Museum Mover and Shaker
Untested artists catch Walter Hopps Award winner Adam Szymczyk's curatorial eye
Menil Collection founding director Walter Hopps set a precedent for curatorial standards not simply in Houston, but the world over. As a tribute to his legacy, the museum founded the Walter Hopps Curatorial Achievement Award in 2001 to recognize curators in their early to mid-careers who have made significant contributions to the field of contemporary art.

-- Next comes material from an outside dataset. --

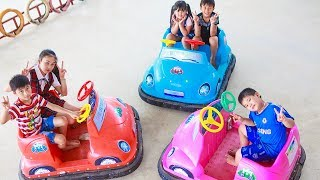 Kids Go To School | Chuns and Best Friends Fun In Ball House BIG The Children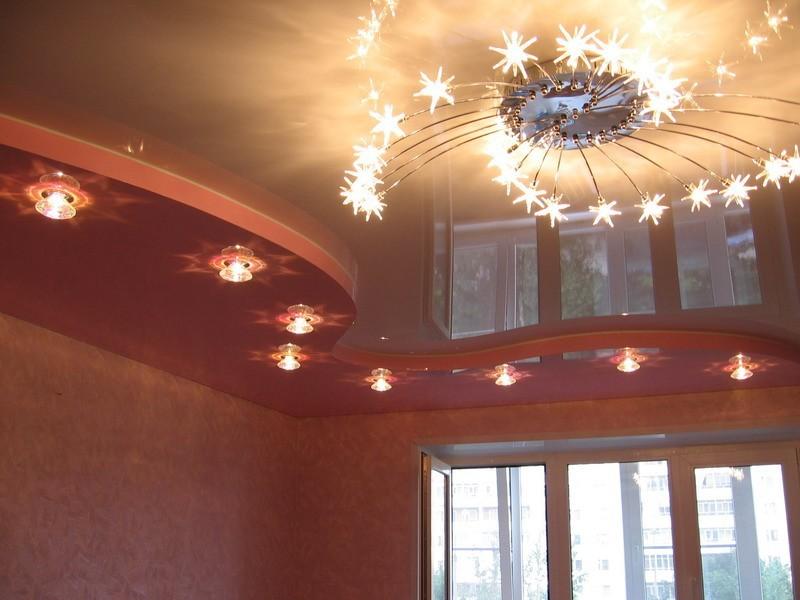 Многоуровневые комбинированные натяжные потолки из ПВХ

Adam Szymczyk, director and chief curator of Kunsthalle Basel in Basel, Switzerland, has been selected as this year's recipient by a panel that included Iwona Blazwick, director of London's Whitechapel Gallery (who recently lectured at the Glassell School), Donna De Salvo, chief curator of the Whitney Museum of American Art and former senior curator at Tate Modern and Hamza Walker, director of education and associate curator of the Renaissance Society at the University of Chicago (and the 2005 recipient of the Hopps Award).
Szymczyk caught the eye of the committee for the attention he pays to largely "untested" artists.
"Becoming established in the art world can be intimidating," he told CultureMap during an overseas phone interview from Switzerland, "which is why I work with young artists without previous exhibitions. But it's not entirely about age — there are 70-year-old artists who are equally untested.
The curator's role is to change the focus of attention and spark the public's curiosity."
Recent exhibitions he has organized include Micol Assaêl: ChizhevskyLessons (2007), Danh Vo: Where the Lions Are (2009) and Moyra Davey: Speaker Receiver (2010). Those artists' names may come across as foreign, but Szymczyk has made it his life's work to expose such unknown talent.
For 2011, he has his wide-open eye set on American painter Rebecca H. Quaytman, who currently has a show at SFMoMA and an upcoming exhibition at the Neuberger Museum of Art in upstate New York, but has yet to be seen by European audiences.